## What to work on
Give again, word for word, the line holding "order: Rodentia" and every line after it through the end of the data below. Omit pictures.
___
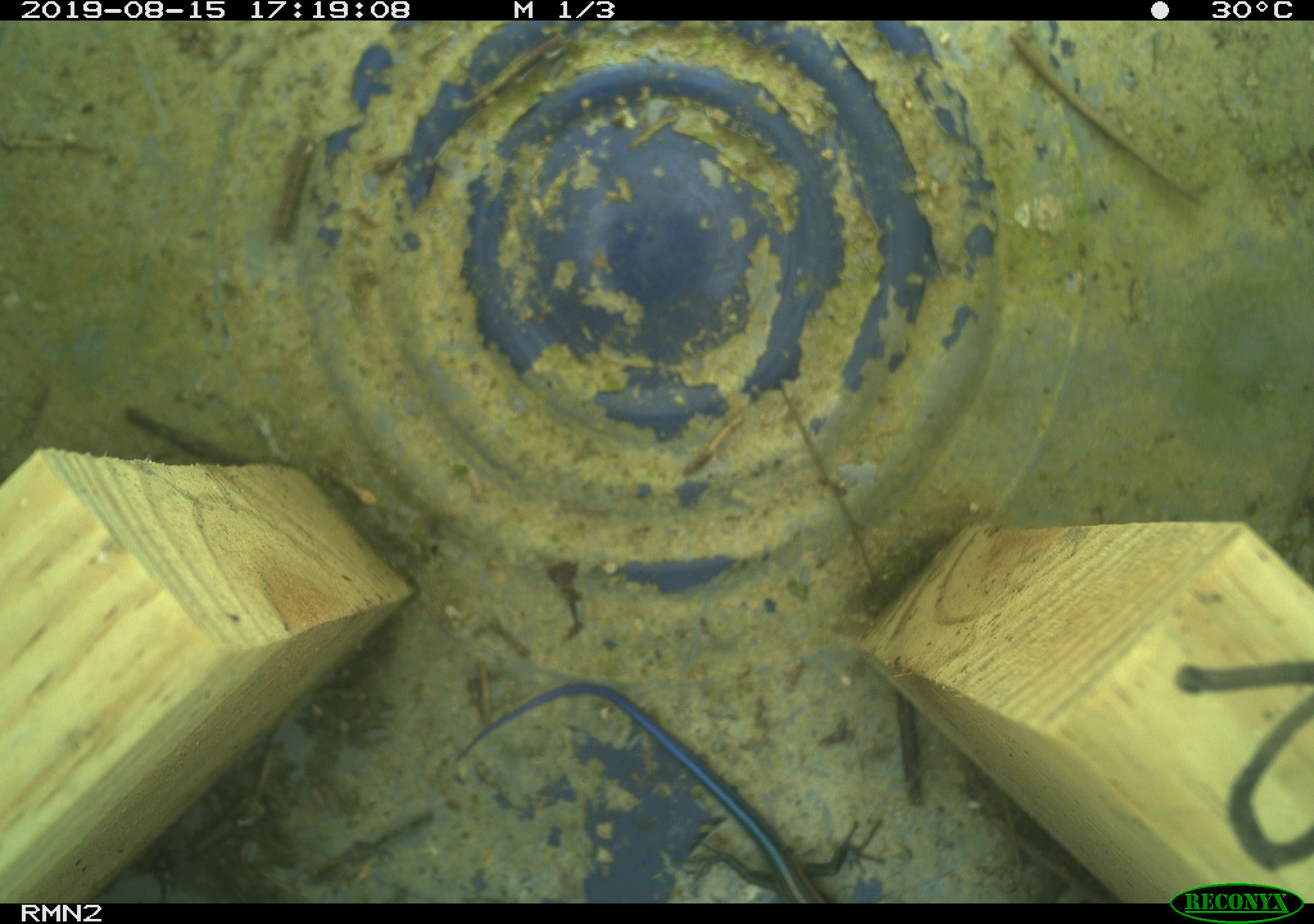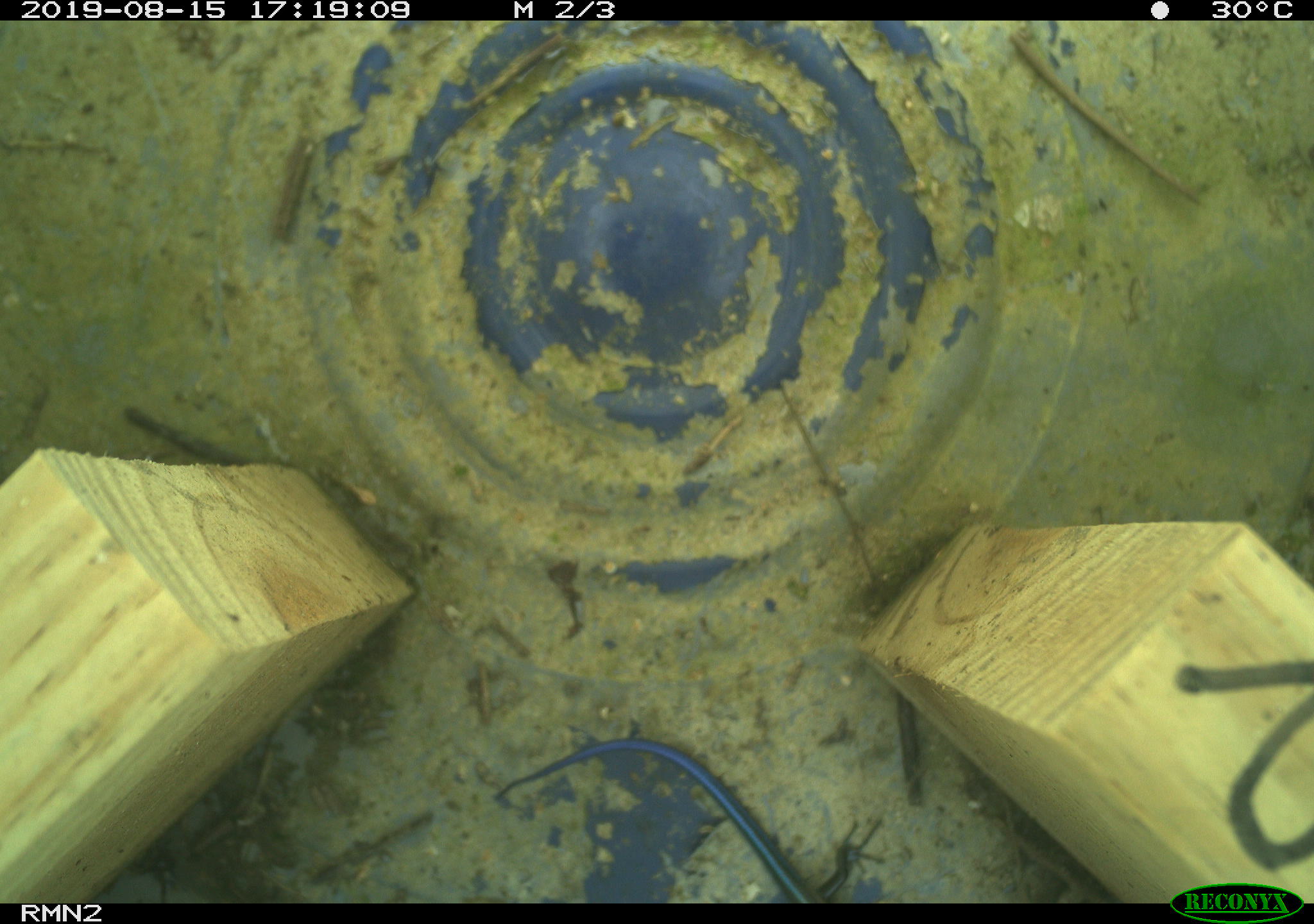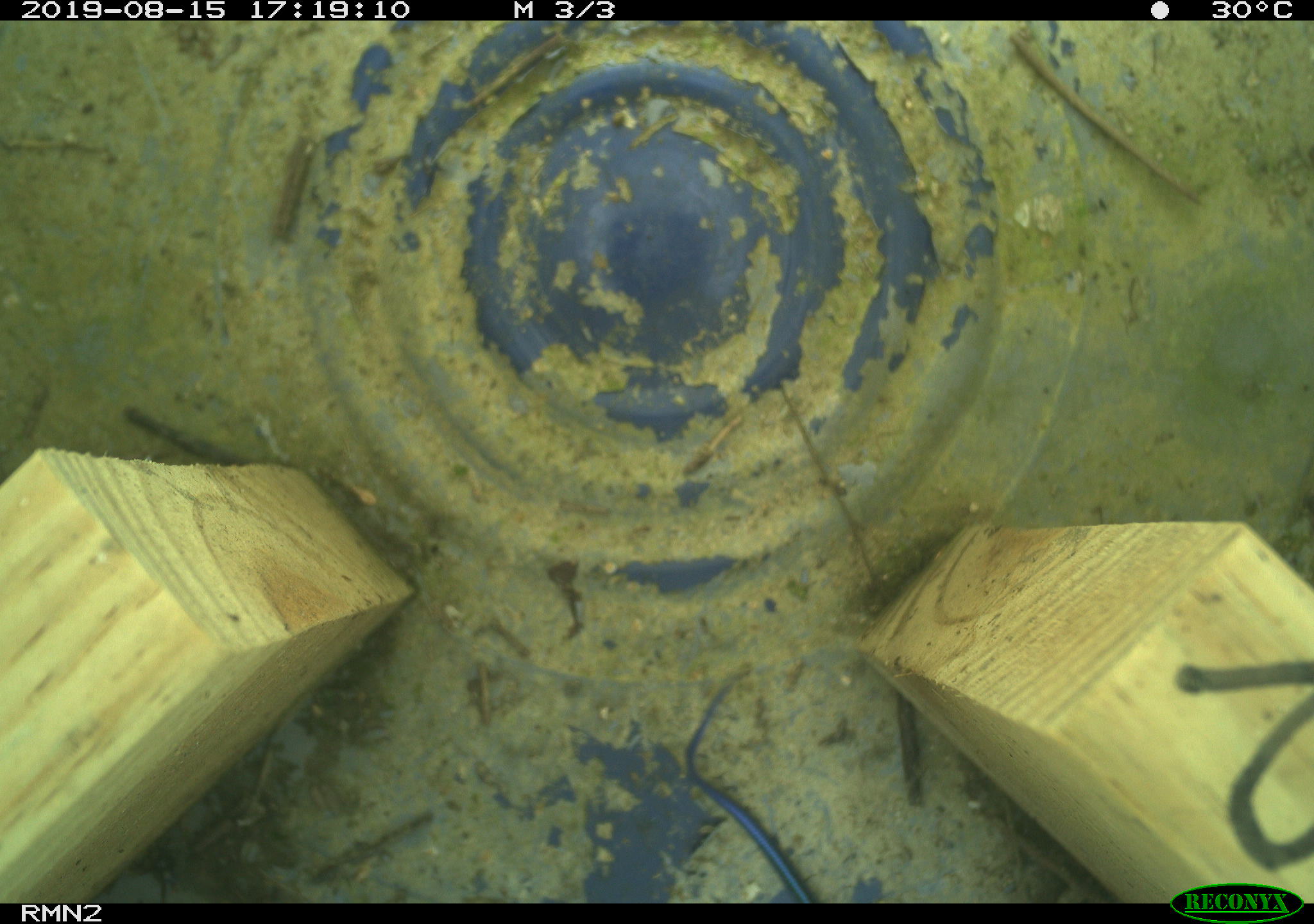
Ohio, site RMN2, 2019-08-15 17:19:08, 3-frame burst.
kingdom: Animalia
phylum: Chordata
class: Reptilia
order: Squamata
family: Scincidae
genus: Plestiodon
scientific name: Plestiodon fasciatus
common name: common five-lined skink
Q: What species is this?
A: Common five-lined skink (Plestiodon fasciatus).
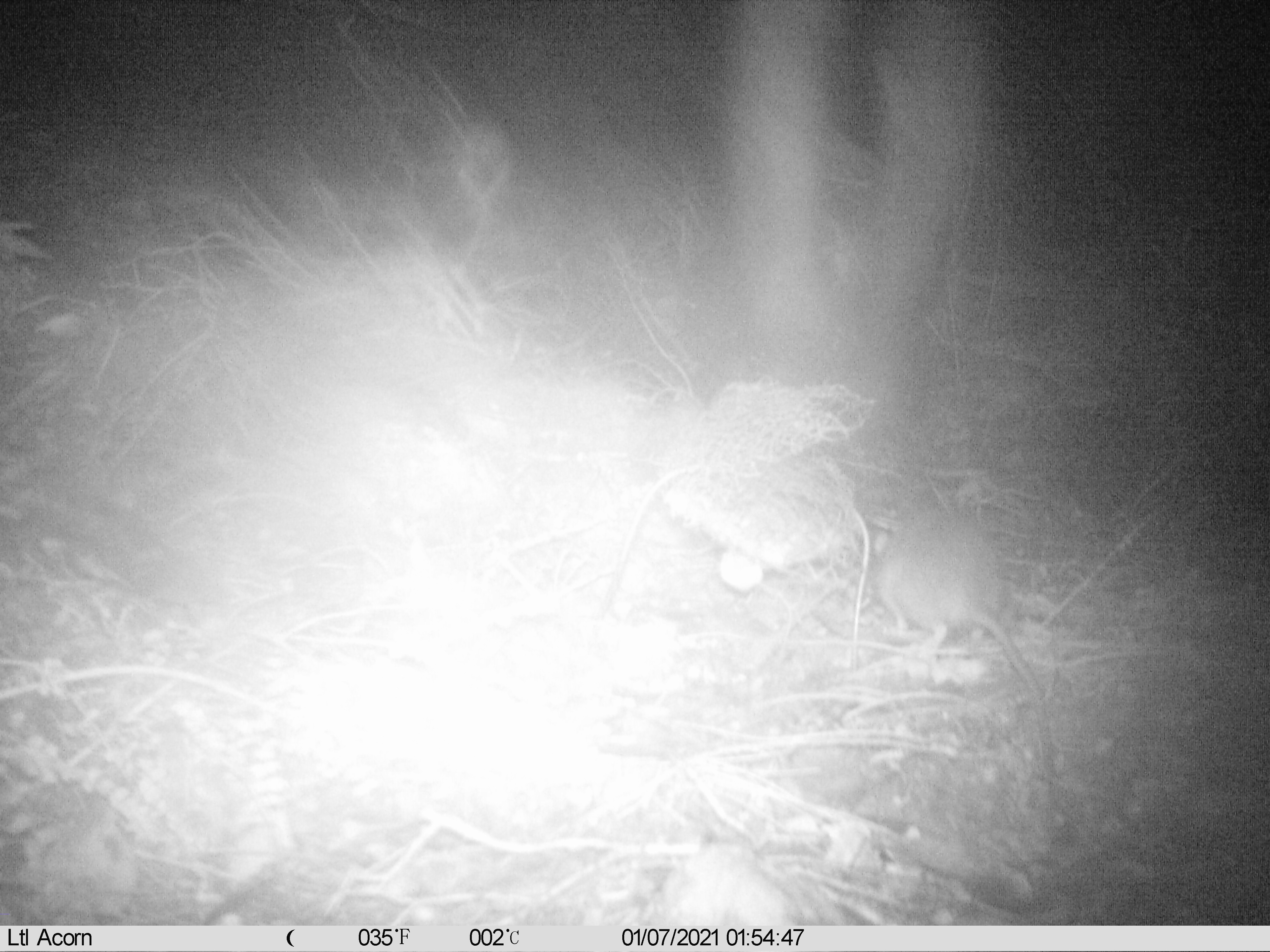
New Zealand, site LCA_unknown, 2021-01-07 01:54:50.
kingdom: Animalia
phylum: Chordata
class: Mammalia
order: Rodentia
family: Muridae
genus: Rattus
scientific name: Rattus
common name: rat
Rat (Rattus).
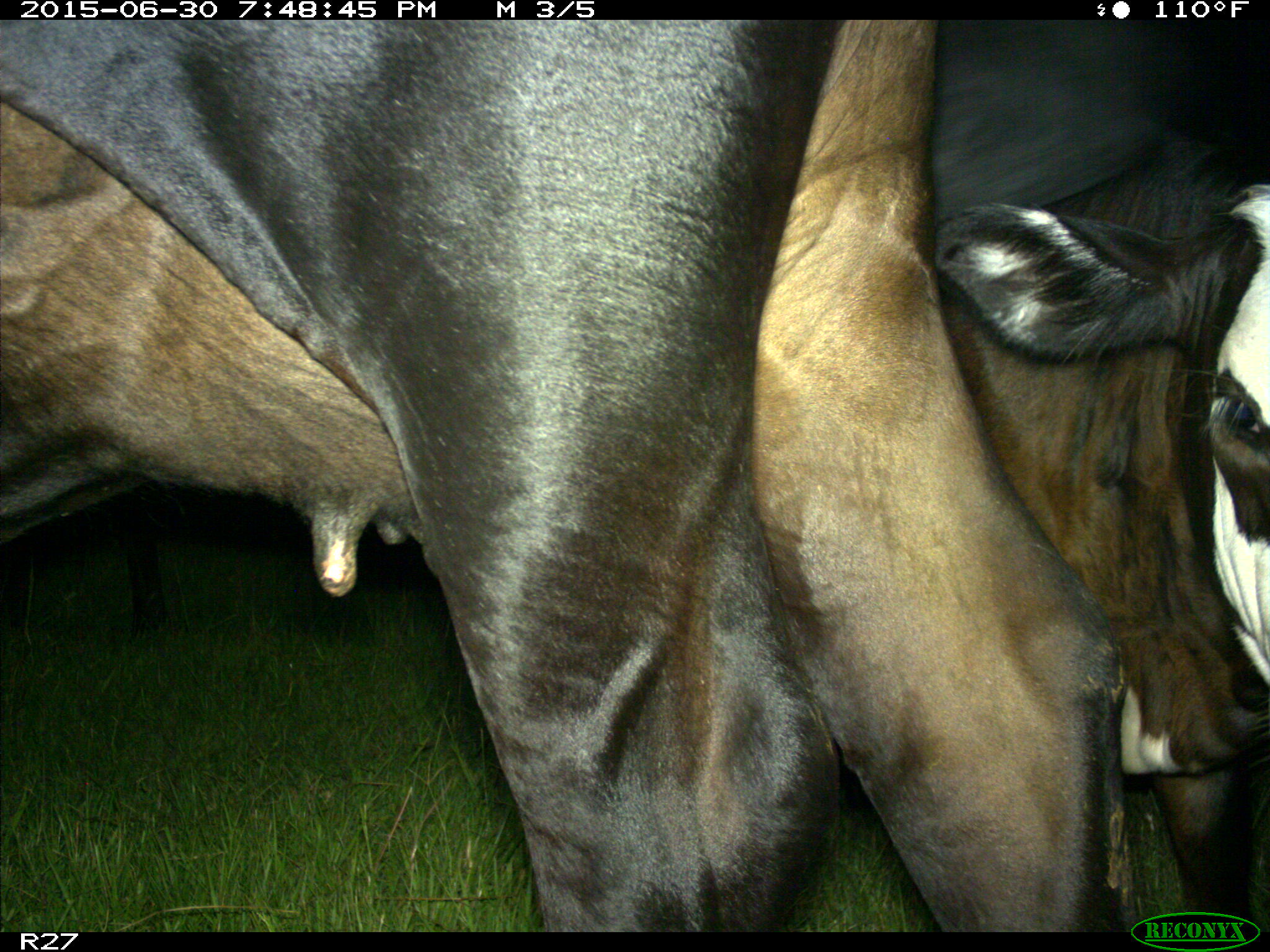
___
## Reply to the exercise
order: Rodentia
family: Muridae
genus: Rattus
scientific name: Rattus
common name: rat
Rat (Rattus).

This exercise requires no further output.